MikeJones said:
Guess you've never heard about the "frozen envelope" in the eighties and the #1 pick to, conveniently enough, the team that had just been taken over two weeks earlier by the NBA's biggest superstar of all time...
Just because it's on TV doesn't mean the fix wouldn't be in. The NBA does it regularly. I wonder how Cleveland just happened to get the #1 pick when hometown hero Lebron was coming up, hmm?
I don’t follow basketball so I don’t know that story, sorry.
As for lottery on TV being fixed, yes it‘s still possible but it’s not that easy and sure.
In this case on TV we could see that all the 48 balls had the right property.
We could also see if some teams’ balls come out all at first.
And if they wanted, they could make the lottery in a way that’s very difficult to think it’s fixed.
Just think about throwing 48 balls with the same colour in a big basket that can mechanically mix them. Then give someone a long shoveler, he mixes again with it and then picks up a ball. They are going to fix it? Good luck!
HockeyCritter said:
From a purely statistical standpoint, the chances would remain the same if you removed a “dead†ball if it were selected. However, the probability changes.
Same chances because of same (sum of) probability.
ronald26 said:
Insightfull. Please elaborate.
Yes they do have to remove them, as the sample, if you even understand statistics, would be invalid.
No, they don’t.
Let’s elaborate….
Suppose the Rangers with one of their 3 balls (3/48) are picked first.
Now consider another team, for example Columbus (3 balls as well).
-1st scenario-
For the second drawing, if you take out the two left NYR (dead)balls, Columbus has 3/45 to be picked second. 3/45=0.06666 -->
6,666%.
-2nd scenario-
Now reconsider the second drawing without taking away NYR dead balls: 47 balls are still in the basket. That gives Columbus a 3/47 probability to be picked straight away.
BUT that’s not all, you have to add Columbus’ chances resulting from the eventuality that one of the two dead balls is picked instead, so that the second drawing has to be repeated. There are 2/47 chances that a dead ball is the one picked in the second drawing. In the consequent repetition, 46 balls are left and Columbus has 3/46 chances to see one of their balls picked.
So that means Columbus has (2/47)X(3/46) more chances to be picked second.
Again, it’s not all. In the first repetition (2/47 to be taken) there is the remote eventuality (1/46) that the one NYR left ball is picked. If that’s the case, a second repetition is taken with 45 balls left and this time Columbus has 3/45 chances to see one of their balls picked.
That means Columbus has (2/47)X(1/46)X(3/45) more chances to be picked second.
Now add together all the possibilities Columbus has to be picked second:
3/47 + (2/47)X(3/46) + (2/47)X(1/46)X(3/45)=
= 0.06383 + 0.00277 + 0.00006 = 0.06666 -->
6.666%
Insight-full?

SUPPLIED RECORDS ▸
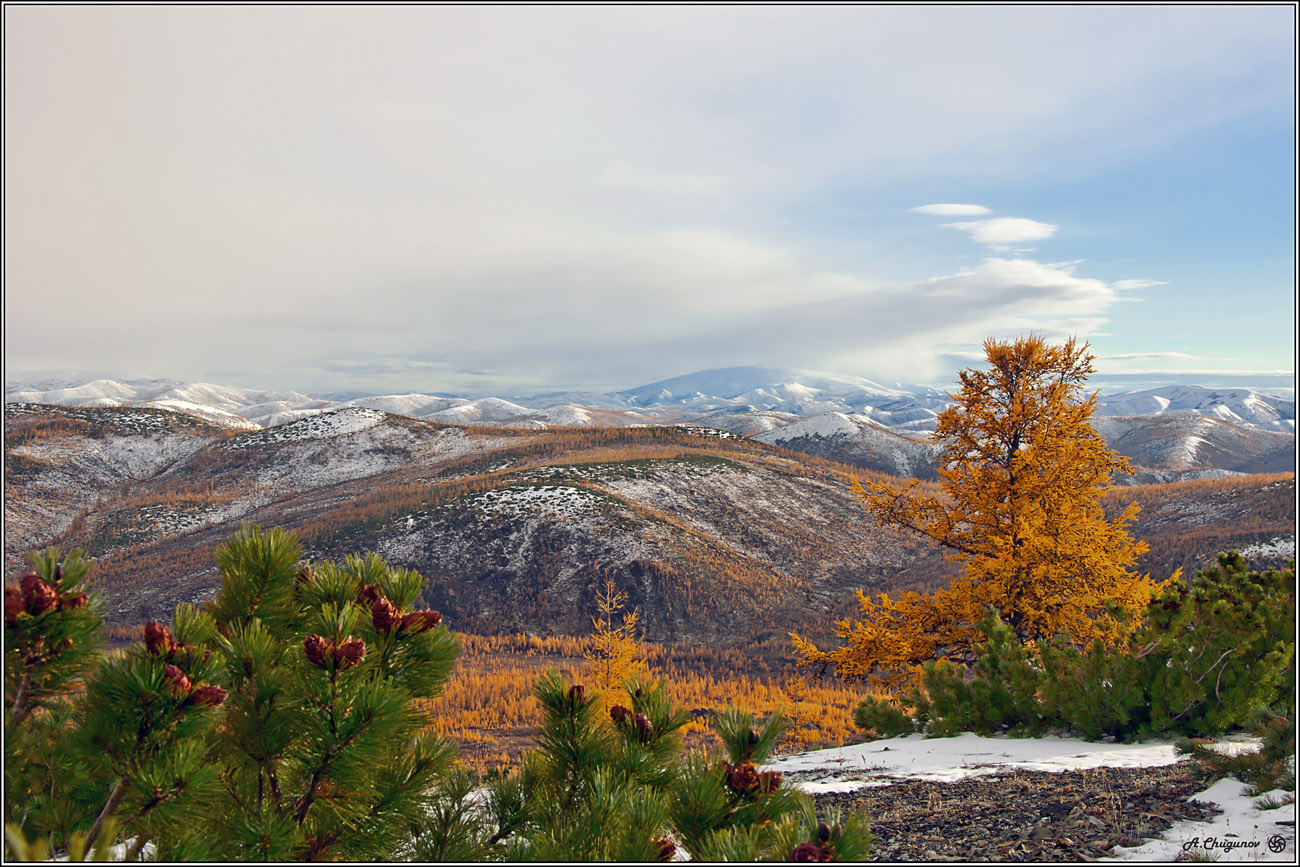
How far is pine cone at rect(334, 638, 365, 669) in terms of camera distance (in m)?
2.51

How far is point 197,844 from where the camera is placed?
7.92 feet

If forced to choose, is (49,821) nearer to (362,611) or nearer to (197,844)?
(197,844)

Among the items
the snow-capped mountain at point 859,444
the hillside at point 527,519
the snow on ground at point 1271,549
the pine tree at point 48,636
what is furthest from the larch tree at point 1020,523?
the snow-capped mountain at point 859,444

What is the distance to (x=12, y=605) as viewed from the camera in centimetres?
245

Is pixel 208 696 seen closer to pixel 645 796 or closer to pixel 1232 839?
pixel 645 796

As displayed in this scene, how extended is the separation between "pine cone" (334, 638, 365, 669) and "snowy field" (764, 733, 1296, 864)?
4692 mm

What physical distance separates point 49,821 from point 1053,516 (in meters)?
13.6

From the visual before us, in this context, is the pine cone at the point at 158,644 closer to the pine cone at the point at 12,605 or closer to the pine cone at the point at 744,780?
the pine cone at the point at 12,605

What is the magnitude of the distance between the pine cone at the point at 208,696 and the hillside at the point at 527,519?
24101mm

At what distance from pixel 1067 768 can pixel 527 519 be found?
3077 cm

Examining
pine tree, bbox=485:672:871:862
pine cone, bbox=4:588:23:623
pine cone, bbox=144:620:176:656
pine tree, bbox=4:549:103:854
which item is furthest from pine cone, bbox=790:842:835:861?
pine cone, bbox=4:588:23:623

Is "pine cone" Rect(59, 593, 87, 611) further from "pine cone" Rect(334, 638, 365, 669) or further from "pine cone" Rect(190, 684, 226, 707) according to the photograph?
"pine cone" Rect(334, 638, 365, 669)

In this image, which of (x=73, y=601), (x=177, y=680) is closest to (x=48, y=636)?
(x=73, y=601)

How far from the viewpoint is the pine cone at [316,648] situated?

DIRECTIVE ▸
Can you reproduce the lottery odds thread word for word, starting with "Now consider another" and going on through "(2/47)X(3/46) more chances to be picked second."?

ANSWER FOR THIS EXERCISE ▸
Now consider another team, for example Columbus (3 balls as well).
-1st scenario-
For the second drawing, if you take out the two left NYR (dead)balls, Columbus has 3/45 to be picked second. 3/45=0.06666 -->
6,666%.
-2nd scenario-
Now reconsider the second drawing without taking away NYR dead balls: 47 balls are still in the basket. That gives Columbus a 3/47 probability to be picked straight away.
BUT that’s not all, you have to add Columbus’ chances resulting from the eventuality that one of the two dead balls is picked instead, so that the second drawing has to be repeated. There are 2/47 chances that a dead ball is the one picked in the second drawing. In the consequent repetition, 46 balls are left and Columbus has 3/46 chances to see one of their balls picked.
So that means Columbus has (2/47)X(3/46) more chances to be picked second.